I'm sure many of you know I have a growing list of AAPI children's books on this blog. But how many of you know that I also have a broader working list of Anti-Bias Children's Books on Pinterest? "Long ago" before I ever had a child of my own, I was a preschool teacher. And I tried very hard to be a certain kind of preschool teacher. One that embodied open-ended, progressive and anti-biased early learning. It sounded so idyllic and beautiful - plus it looks pretty good on paper, right? I laugh at myself a little now. I was so romantic and idealistic about it at the time.The truth is (and what I discovered pretty quickly) that kind of teaching/learning is much easier said than done. There were so many depressing barriers that came from so many unexpected places. I could write a whole other blog post on it (and probably will some day). Ultimately I decided preschool teaching wasn't how I wanted to fight the "good fight." And frankly I was way too tired from having a baby at home to give a damn after a while anyway. Yes of course I left a little (or a lot) more jaded and maybe a little more cynical. But there were a handful of powerful ideas I got to add to my tool belt too. One of the most important, and one I have come to stand by and champion powerfully, is the power of children's literature to address messages of bias.
In my classrooms, despite whatever (in)visible forces conspired to push back against my attempted messages of change, story time always seemed to set itself apart as fairly impenetrable. Why? I'm still not sure entirely. Something about the power of the pen, of words, of pictures being worth a thousand words. Something about the way children's minds and imaginations are turned for a moment almost completely away from the social forces that control our world to engage with and be completely engulfed by a different script. We, as a people, love stories. It's our nature. It's a chance to escape and sometimes an opportunity to think outside our box. And there's the real gold when it comes to undoing racism. Reading books with our children can challenge our thinking in a way we don't mind and actually often enjoy. Teachable moments! Teachable moments! Teachable moments!

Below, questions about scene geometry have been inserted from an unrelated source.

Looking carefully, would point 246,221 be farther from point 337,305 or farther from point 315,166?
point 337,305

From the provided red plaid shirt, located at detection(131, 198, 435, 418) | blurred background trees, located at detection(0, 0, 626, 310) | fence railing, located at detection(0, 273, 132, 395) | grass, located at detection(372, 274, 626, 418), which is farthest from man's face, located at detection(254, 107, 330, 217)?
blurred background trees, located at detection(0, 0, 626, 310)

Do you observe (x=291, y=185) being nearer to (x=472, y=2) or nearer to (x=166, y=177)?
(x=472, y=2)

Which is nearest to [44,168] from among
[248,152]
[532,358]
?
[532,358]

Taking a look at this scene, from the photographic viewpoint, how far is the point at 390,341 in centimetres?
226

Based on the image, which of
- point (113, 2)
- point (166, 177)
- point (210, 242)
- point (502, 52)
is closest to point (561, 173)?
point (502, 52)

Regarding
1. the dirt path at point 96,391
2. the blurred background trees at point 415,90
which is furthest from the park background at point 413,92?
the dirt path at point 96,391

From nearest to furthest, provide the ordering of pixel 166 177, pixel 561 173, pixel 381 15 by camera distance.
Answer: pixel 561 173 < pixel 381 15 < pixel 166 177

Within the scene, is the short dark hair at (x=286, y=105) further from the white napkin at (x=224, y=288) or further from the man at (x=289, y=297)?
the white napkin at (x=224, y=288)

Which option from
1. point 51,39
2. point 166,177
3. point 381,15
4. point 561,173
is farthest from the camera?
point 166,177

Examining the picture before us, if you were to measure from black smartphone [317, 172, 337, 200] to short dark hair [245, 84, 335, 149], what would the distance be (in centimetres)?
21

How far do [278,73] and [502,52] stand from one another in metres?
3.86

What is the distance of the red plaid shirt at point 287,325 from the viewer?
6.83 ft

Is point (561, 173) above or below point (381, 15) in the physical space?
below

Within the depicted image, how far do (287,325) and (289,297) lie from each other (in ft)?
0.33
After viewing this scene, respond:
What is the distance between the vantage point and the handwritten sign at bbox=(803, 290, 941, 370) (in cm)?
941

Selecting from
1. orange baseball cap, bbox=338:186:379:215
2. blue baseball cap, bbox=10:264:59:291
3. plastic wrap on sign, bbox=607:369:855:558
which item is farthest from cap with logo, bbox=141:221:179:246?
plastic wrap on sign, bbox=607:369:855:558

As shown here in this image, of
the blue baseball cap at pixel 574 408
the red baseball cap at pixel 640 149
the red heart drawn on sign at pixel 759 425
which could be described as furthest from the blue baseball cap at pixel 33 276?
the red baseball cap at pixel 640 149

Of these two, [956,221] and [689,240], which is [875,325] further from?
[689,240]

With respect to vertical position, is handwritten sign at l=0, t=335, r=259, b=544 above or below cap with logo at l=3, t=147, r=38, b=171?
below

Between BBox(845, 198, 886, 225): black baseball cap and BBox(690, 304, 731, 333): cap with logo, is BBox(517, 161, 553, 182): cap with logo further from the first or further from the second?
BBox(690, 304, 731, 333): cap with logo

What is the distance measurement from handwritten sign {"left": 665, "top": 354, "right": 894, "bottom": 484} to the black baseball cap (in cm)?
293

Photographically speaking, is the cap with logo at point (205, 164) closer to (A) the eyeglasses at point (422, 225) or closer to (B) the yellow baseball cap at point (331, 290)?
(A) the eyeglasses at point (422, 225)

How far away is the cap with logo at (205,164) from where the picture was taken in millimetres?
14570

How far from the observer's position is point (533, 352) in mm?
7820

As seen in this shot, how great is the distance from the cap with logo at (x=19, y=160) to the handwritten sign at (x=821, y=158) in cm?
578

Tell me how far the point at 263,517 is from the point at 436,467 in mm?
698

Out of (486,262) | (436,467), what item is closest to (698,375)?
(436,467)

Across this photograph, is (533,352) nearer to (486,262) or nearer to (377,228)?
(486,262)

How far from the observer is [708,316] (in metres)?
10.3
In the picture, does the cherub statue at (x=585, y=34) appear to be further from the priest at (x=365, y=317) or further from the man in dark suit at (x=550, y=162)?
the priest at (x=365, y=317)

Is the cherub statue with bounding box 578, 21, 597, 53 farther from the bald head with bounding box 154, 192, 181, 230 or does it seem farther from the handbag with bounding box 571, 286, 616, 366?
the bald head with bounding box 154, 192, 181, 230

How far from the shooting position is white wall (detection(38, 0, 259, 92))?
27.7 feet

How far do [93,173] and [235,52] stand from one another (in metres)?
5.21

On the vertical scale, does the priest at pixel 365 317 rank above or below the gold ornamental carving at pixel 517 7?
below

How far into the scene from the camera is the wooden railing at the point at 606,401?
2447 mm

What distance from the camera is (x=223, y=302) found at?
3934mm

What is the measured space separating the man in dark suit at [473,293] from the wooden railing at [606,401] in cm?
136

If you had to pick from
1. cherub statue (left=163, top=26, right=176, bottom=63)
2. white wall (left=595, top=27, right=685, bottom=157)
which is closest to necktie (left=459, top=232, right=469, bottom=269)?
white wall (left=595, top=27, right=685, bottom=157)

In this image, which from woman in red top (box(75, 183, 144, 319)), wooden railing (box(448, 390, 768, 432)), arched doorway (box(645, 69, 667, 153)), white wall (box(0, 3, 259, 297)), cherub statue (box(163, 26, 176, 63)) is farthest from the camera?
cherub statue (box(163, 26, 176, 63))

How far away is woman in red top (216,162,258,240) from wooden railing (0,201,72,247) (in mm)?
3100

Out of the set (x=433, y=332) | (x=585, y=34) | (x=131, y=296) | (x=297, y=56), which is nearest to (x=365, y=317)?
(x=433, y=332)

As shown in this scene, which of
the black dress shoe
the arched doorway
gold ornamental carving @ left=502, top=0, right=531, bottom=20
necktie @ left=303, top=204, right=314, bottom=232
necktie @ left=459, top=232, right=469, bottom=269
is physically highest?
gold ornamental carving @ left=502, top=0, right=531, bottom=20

That said. We can't just pick up any book and learn new things. Remember my August post on the shocking racism in children's lit publishing
(if you didn't read it yet, make sure you do now). There still aren't
enough children's books representing oppressed, targeted groups. Also, a lot of kids books out there unfortunately just reinforce the messages we're trying to undo. Check out this image from a 1933 Little Golden Book version of Walt Disney's Three Little Pigs:
Notice how "good," "vulnerable," and "innocent" are embodied by a light pink, flesh-colored pig while "bad," "menacing" and "dangerous" are embodied by a deep brown shaded fox. This concept of dark, brown and/or black being evil is still something we see today not only in kids books, but toys, TV, film, etc. Do you see striking parallels with the way we tend to view different raced peoples in general in our society? I remember being at a training a few years back. I mentioned to another educator the importance of doing projects with kids using/celebrating dark colors because they're colors we tend to avoid. The teacher nodded her head thoughtfully and said, "You know that's true. In my preschool if you go to the paint cabinet, black is the only color that's always full."
And it isn't always so black and white or obvious as this. Take for instance the much more recent Global Babies, a Global Fund for Children book that's been making it's way popularly around Seattle and is often touted as a celebration of diversity:
The book represents 17 babies from 17 different cultures. I read it to my son a bunch when he was little and at first found it pretty fabulous. But after a while I got to feeling funny. Why? I sat with it a while and realized, there are two U.S. babies pictured. One is white, the other is Native. Are there Asian babies in the book too? Yes, but they're not from here. Okay seriously. In a culture where we continue to battle the idea that Asians are un-American and where discriminatory practices against Asians have centrally involved exclusion based on foreignness, I don't find this kind of book very helpful, culturally sensitive or affirming.
So what DO we do? What I took away from my preschool teaching was a belief and a practice that I continue to use today. We don't have to be activists or lobbyists to rewrite the script (though if you are, my hat is definitely off to you). We can effect every day powerful change in our individual lives just by choosing carefully what we read with our children. Learn how to identify anti-bias books. It isn't that hard! I promise. See my November 2012 post Evaluating Children's Books for Bias. Once you get the hang of it it'll become like second nature to the point you won't even have to think about it. You can also always visit my Anti-Bias Children's Pinterest List. Then once you find the books, support them -- not only through reading/buying but also by asking teachers, libraries, bookstores, families and friends, etc. to do the same.
Isn't it cool to think we could change the world one children's book at a time?